Task to complete: Could you echo, unchanged, the lines of the records that start with the line containing "What distance stands" and go on through the end of the records?

Data extract:
=======
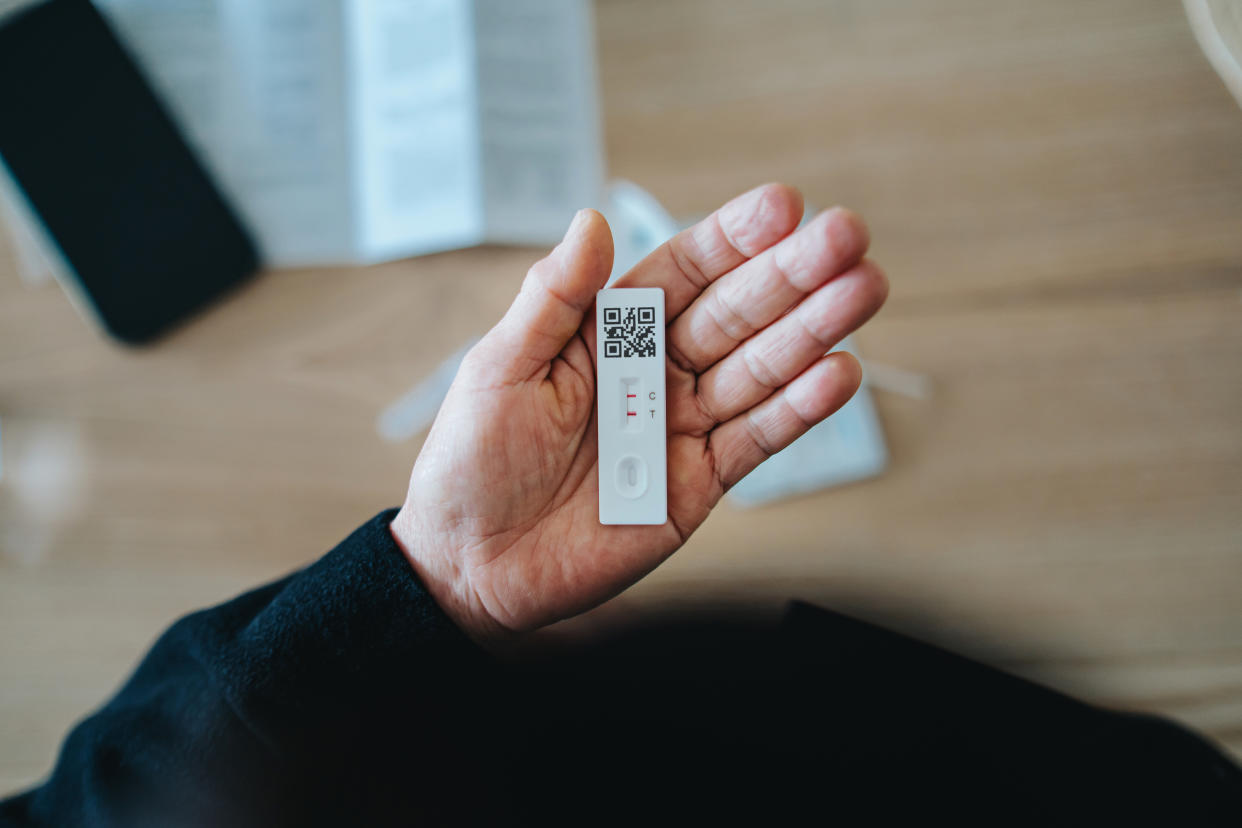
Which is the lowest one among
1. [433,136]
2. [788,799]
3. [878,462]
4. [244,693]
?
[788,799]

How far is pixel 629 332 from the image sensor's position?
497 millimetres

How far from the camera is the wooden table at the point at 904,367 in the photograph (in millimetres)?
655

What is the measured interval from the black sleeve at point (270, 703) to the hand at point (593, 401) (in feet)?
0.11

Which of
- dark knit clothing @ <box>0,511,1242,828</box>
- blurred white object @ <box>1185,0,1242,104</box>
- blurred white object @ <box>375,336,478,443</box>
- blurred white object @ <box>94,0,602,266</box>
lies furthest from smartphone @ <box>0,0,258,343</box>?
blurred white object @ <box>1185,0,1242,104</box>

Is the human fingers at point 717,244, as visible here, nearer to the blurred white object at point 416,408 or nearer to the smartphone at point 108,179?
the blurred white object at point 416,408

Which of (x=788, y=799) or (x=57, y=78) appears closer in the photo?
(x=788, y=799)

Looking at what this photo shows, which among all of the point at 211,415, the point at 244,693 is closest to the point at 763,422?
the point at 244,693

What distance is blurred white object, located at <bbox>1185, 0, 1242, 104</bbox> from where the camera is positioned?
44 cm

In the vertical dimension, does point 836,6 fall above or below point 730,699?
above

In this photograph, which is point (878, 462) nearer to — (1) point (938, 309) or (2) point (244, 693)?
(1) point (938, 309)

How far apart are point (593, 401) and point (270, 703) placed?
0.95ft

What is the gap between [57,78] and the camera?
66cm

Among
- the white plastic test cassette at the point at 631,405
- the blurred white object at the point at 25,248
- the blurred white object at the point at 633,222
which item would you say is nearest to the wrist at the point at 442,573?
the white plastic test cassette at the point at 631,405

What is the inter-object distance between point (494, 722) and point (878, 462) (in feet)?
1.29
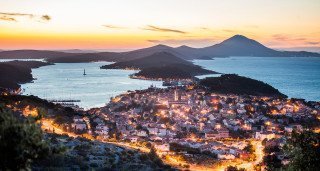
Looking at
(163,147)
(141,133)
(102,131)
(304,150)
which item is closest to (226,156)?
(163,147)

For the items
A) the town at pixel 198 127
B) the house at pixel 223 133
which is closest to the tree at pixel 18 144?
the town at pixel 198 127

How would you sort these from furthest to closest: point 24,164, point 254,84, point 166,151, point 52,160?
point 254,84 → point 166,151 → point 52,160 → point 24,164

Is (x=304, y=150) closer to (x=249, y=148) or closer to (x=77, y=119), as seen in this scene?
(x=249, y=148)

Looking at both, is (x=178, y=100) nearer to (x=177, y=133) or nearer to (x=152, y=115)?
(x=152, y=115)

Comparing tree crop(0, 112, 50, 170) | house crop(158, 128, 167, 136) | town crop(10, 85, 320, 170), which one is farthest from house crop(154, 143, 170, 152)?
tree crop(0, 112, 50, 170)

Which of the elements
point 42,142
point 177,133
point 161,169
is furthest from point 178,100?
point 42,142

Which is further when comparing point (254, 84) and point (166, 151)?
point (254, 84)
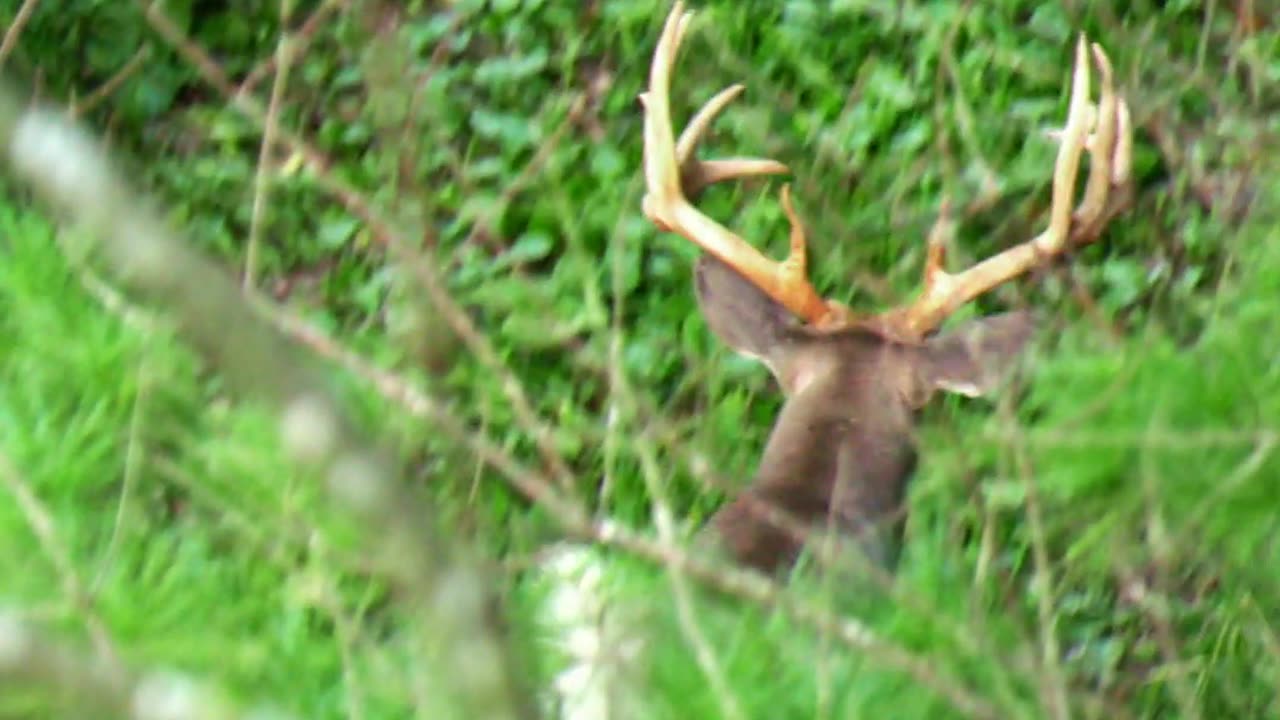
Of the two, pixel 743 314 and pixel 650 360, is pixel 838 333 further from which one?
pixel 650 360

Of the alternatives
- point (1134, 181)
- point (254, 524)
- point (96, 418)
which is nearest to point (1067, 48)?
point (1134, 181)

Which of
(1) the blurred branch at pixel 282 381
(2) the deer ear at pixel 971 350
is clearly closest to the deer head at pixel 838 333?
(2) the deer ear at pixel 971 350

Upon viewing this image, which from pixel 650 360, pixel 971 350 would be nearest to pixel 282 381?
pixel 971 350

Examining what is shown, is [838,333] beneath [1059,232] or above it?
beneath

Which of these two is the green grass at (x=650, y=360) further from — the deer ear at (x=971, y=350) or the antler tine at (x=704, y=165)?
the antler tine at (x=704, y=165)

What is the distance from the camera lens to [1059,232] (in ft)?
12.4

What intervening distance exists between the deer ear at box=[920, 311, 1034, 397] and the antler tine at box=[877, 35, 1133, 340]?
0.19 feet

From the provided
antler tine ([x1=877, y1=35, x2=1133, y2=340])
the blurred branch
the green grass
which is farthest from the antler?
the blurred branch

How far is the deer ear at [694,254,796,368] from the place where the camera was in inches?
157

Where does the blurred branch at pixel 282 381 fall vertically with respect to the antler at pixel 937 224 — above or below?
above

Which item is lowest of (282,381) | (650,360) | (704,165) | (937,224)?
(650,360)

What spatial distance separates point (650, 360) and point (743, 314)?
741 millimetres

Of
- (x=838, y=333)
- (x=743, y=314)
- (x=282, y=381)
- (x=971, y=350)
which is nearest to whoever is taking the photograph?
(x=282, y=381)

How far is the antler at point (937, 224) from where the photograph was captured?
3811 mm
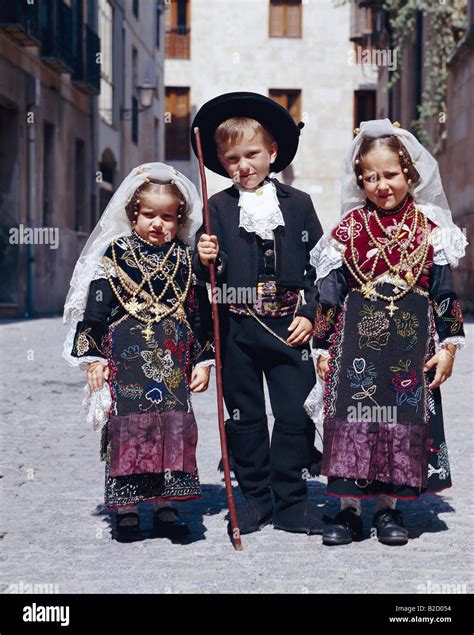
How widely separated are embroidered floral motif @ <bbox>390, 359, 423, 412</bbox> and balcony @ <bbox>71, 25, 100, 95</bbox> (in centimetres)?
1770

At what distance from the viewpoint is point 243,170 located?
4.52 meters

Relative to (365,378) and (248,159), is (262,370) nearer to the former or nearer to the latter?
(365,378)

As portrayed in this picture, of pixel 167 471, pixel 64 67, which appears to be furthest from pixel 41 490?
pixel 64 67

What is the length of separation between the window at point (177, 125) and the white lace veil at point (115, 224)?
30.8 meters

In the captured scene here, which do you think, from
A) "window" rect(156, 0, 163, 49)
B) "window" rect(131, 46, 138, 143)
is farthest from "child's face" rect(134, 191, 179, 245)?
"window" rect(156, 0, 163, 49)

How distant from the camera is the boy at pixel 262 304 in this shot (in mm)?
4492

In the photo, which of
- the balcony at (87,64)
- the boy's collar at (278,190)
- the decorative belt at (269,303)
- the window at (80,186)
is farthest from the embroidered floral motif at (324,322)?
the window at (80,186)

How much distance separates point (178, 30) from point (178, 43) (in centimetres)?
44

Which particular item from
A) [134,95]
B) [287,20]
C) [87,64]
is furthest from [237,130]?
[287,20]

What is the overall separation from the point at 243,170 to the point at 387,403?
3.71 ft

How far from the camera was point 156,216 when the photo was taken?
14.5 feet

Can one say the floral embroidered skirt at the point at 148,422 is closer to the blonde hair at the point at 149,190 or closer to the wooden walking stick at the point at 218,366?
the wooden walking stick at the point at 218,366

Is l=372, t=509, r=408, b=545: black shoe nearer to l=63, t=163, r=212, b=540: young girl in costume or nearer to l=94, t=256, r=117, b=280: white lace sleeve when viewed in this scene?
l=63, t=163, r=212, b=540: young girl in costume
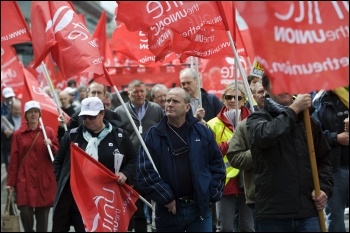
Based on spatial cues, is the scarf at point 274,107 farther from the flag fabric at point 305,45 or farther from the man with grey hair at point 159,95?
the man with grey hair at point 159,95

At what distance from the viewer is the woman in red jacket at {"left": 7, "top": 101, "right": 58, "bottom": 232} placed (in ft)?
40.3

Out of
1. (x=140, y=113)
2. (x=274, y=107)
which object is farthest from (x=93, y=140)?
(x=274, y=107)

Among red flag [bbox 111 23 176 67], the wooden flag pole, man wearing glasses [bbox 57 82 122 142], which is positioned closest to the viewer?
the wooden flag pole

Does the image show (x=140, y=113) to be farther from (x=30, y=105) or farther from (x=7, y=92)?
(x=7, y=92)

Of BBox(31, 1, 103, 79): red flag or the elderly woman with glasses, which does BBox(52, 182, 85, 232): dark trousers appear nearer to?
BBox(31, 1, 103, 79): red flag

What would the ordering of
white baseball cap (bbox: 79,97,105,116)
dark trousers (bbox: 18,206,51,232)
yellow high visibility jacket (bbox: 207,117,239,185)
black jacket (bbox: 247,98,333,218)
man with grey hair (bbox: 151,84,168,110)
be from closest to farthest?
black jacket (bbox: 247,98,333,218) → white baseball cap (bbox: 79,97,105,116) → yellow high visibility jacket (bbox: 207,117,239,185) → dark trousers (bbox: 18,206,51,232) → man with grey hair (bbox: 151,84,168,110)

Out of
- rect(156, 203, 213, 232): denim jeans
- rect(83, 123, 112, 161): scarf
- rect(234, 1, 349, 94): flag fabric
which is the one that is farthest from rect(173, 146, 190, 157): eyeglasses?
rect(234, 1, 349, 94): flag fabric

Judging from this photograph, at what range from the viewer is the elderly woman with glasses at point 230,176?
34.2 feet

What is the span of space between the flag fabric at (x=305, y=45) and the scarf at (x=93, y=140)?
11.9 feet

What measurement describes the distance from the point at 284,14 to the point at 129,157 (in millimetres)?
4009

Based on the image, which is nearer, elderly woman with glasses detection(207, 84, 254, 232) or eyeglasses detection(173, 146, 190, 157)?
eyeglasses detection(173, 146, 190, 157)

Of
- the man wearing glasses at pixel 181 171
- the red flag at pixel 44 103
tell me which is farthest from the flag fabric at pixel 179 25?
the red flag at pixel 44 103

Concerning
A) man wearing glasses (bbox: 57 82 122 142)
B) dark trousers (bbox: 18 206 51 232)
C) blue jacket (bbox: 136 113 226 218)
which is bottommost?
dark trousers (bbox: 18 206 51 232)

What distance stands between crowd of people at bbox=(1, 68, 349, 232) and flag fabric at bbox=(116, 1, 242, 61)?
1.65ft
=======
Output for this exercise:
What distance stands between crowd of people at bbox=(1, 68, 349, 232) and flag fabric at bbox=(116, 1, 242, 61)?
1.65ft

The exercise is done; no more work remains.